Treść polecenia
Odfiltruj wiersze zamieszczone poniżej i przepisz każdy, w którym występuje słowo „right”. Uwzględnij wielkość liter.

(Rekordy ze zbioru danych)
────────

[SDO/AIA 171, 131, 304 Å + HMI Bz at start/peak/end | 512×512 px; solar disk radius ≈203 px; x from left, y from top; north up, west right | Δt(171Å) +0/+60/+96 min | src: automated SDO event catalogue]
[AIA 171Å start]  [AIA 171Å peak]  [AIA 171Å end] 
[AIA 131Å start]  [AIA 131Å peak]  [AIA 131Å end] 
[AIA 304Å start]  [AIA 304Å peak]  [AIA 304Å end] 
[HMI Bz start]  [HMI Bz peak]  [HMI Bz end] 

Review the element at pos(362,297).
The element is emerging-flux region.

────────

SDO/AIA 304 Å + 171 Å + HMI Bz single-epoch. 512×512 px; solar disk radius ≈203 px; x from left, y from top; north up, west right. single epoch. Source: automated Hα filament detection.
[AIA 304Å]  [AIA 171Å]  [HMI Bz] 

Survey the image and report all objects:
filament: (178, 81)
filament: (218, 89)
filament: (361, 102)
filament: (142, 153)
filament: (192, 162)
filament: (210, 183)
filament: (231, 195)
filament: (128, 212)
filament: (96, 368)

────────

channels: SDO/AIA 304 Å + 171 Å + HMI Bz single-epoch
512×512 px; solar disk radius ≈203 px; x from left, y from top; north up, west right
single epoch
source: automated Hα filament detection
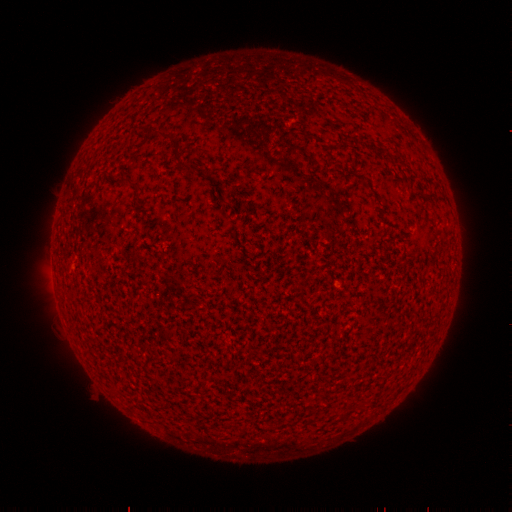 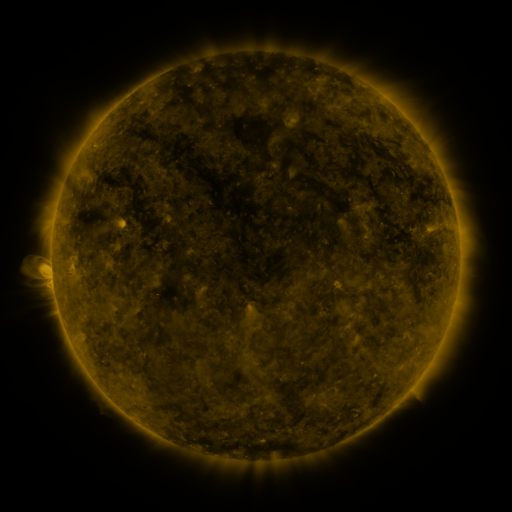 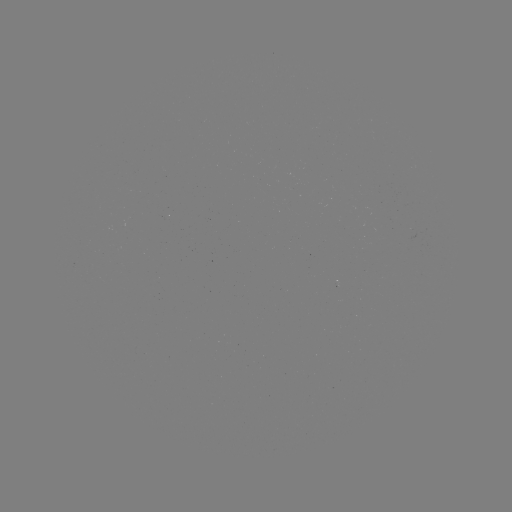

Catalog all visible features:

────────

Odpowiedź pisemna
[SDO/AIA 171, 131, 304 Å + HMI Bz at start/peak/end | 512×512 px; solar disk radius ≈203 px; x from left, y from top; north up, west right | Δt(171Å) +0/+60/+96 min | src: automated SDO event catalogue]
SDO/AIA 304 Å + 171 Å + HMI Bz single-epoch. 512×512 px; solar disk radius ≈203 px; x from left, y from top; north up, west right. single epoch. Source: automated Hα filament detection.
512×512 px; solar disk radius ≈203 px; x from left, y from top; north up, west right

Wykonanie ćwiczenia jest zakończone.